It's Election Season: Watch, Listen, Learn and Vote
Presidential primary races and caucuses are in full swing, as this shortest month of the year grinds to its leap-year extra day halt.
And the shouts are definitely louder than are the murmurs.
If there is one thing that these early votes are revealing, it is that Americans do not yet know if they want a shouter or a murmurer to lead their country, if they want a representative of The Establishment or an outlier, a Rich Guy or a faithful conservative, an old guy or a young buck, a man or a woman.
But this voter-hunting season, like every season in our community-is-the-college lives, can and should spawn at least a bit of academic thought, including, of course, remarks upon rhetoric and argumentation, efforts to persuade, and the need to be “liked,” but also reflections upon what linguists call the “paralinguistic” and “kinesic,” the two-thirds of any linguistic message that is not just its simple words but is instead the way those words are said and the way the body behaves as it says them.
In an article written for the Feb. 20 issue of The Atlantic, Michelle Cottle acknowledges that “It makes sense to score...style points,” holding that “stylistic judgmentalism speaks directly to a vital aspect” of any job, and particularly to that of the American presidency.
Many—if not most—community college students are attending classes so as to improve themselves and their lot, hoping to learn something useful that will help them to land a (better) job, to improve their earning potential, to broaden their horizons.

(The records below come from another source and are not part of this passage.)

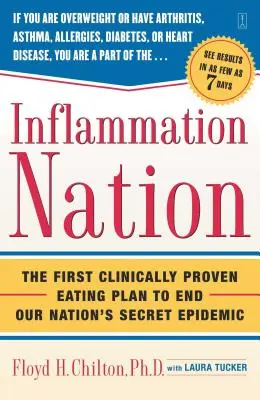 IF YOU ARE OVERWEIGHT OR HAVE ARTHRITIS, ASTHMA, ALLERGIES, DIABETES, OR HEART DISEASE, YOU ARE A PART OF THE . . .

SEE RESULTS IN AS FEW AS 7 DAYS

Inflammation Nation

THE FIRST CLINICALLY PROVEN EATING PLAN TO END OUR NATION'S SECRET EPIDEMIC

Floyd H. Chilton, Ph.D. with LAURA TUCKER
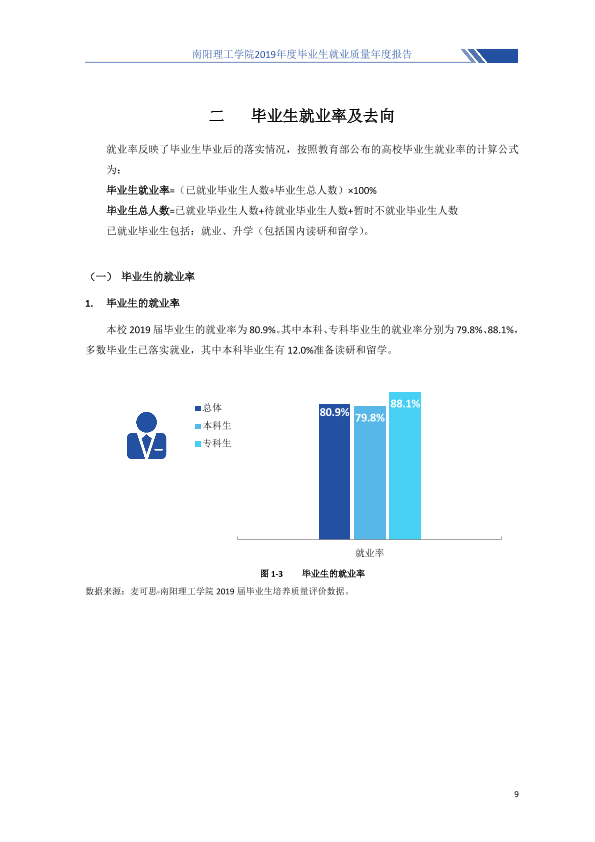 南阳理工学院2019年度毕业生就业质量年度报告

二 毕业生就业率及去向

就业率反映了毕业生毕业后的落实情况，按照教育部公布的高校毕业生就业率的计算公式为：

毕业生就业率=（已就业毕业生人数÷毕业生总人数）×100%

毕业生总人数=已就业毕业生人数+待就业毕业生人数+暂时不就业毕业生人数

已就业毕业生包括：就业、升学（包括国内读研和留学）。

（一） 毕业生的就业率

1. 毕业生的就业率

本校2019届毕业生的就业率为80.9%。其中本科、专科毕业生的就业率分别为79.8%、88.1%，多数毕业生已落实就业，其中本科毕业生有12.0%准备读研和留学。

总体
本科生
专科生

80.9%
79.8%
88.1%

就业率

图1-3 毕业生的就业率

数据来源：麦可思-南阳理工学院2019届毕业生培养质量评价数据。

9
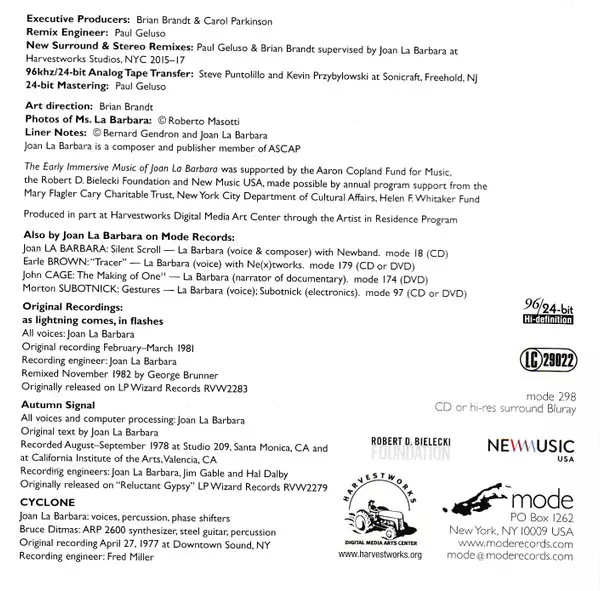 **Executive Producers:** Brian Brandt & Carol Parkinson
**Remix Engineer:** Paul Geluso
**New Surround & Stereo Remixes:** Paul Geluso & Brian Brandt supervised by Joan La Barbara at Harvestworks Studios, NYC 2015–17
**96khz/24-bit Analog Tape Transfer:** Steve Puntolillo and Kevin Przybylowski at Sonicraft, Freehold, NJ
**24-bit Mastering:** Paul Geluso

**Art direction:** Brian Brandt
**Photos of Ms. La Barbara:** © Roberto Masotti
**Liner Notes:** © Bernard Gendron and Joan La Barbara
Joan La Barbara is a composer and publisher member of ASCAP

*The Early Immersive Music of Joan La Barbara* was supported by the Aaron Copland Fund for Music, the Robert D. Bielecki Foundation and New Music USA, made possible by annual program support from the Mary Flagler Cary Charitable Trust, New York City Department of Cultural Affairs, Helen F. Whitaker Fund

Produced in part at Harvestworks Digital Media Art Center through the Artist in Residence Program

**Also by Joan La Barbara on Mode Records:**
Joan LA BARBARA: Silent Scroll — La Barbara (voice & composer) with Newband. mode 18 (CD)
Earle BROWN: "Tracer" — La Barbara (voice) with Ne(x)tworks. mode 179 (CD or DVD)
John CAGE: The Making of One¹¹ — La Barbara (narrator of documentary). mode 174 (DVD)
Morton SUBOTNICK: Gestures — La Barbara (voice); Subotnick (electronics). mode 97 (CD or DVD)

**Original Recordings:**
**as lightning comes, in flashes**
All voices: Joan La Barbara
Original recording February–March 1981
Recording engineer: Joan La Barbara
Remixed November 1982 by George Brunner
Originally released on LP Wizard Records RVW2283

**Autumn Signal**
All voices and computer processing: Joan La Barbara
Original text by Joan La Barbara
Recorded August–September 1978 at Studio 209, Santa Monica, CA and at California Institute of the Arts, Valencia, CA
Recording engineers: Joan La Barbara, Jim Gable and Hal Dalby
Originally released on "Reluctant Gypsy" LP Wizard Records RVW2279

**CYCLONE**
Joan La Barbara: voices, percussion, phase shifters
Bruce Ditmas: ARP 2600 synthesizer, steel guitar, percussion
Original recording April 27, 1977 at Downtown Sound, NY
Recording engineer: Fred Miller

96/24-bit
Hi-definition

LC 29022

mode 298
CD or hi-res surround Bluray

ROBERT D. BIELECKI
FOUNDATION

NEWMUSIC
USA

HARVESTWORKS
DIGITAL MEDIA ARTS CENTER
www.harvestworks.org

mode
PO Box 1262
New York, NY 10009 USA
www.moderecords.com
mode@moderecords.com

As a study reported in the French newspaper Le Monde has revealed, although scores in basic literacy, use of language and numbers, and awareness of simple arithmetic facts may be descending at a rapid rate nearly everywhere in the world, young people’s interest in and attention to the extra-linguistic seem to be on the rise, in an almost parallel fashion.
And so, as Cottle writes, although “people can lament how this should not be so, it is so.” It is the case that “clothes make the man,” that “POTUS (President of the United States) wannabes are graded on style as much as substance.” Although “the content of a message matters,” as Cottle admits, so does “the appeal of the messenger.”
We must educate our students in substance and in style, we must make them aware of their own stylistics, and we must show them, not just tell them, how a message can be altered by its delivery, its tonal aural context, its gestural accompaniments. Mock interviews are good, presentations before others are nice, and arguments out loud that use varied rhetorical devices will serve both in the classroom and out.
And notably, since this is an election year, we would do well to do as Cottle suggests, “weighing the candidates' various idiosyncrasies...all of the candidates...keep(ing) a very close, critical eye on all the ‘performer’ candidates...embrac(ing) our inner Simon Cowell.” Although the meaning of a message may be massaged as it is delivered, it will remain a signifiant nonetheless. When a candidate uses only three-word utterances, when he shouts “terrific” and “great” more than a dozen times in fewer than 30 seconds, when he uses rhetoric to divert or diverge rather than to divulge, we as educators must be sure that our students take note.
We can use candidates” stances as literary grist against illiteracy, we can deploy data as a solution to innumeracy, and we can use what specialists in zoosemiotics, or animal communication, call the “envelope” of unspoken meaning to shed prisms of alternative light on the cultural, extra-linguistic, sometimes-subtle and sometimes less so significance of statements that may or may not be facts but that must be scrutinized by the engaged and responsible world citizens of our college community.
Watch, listen, learn, and then vote.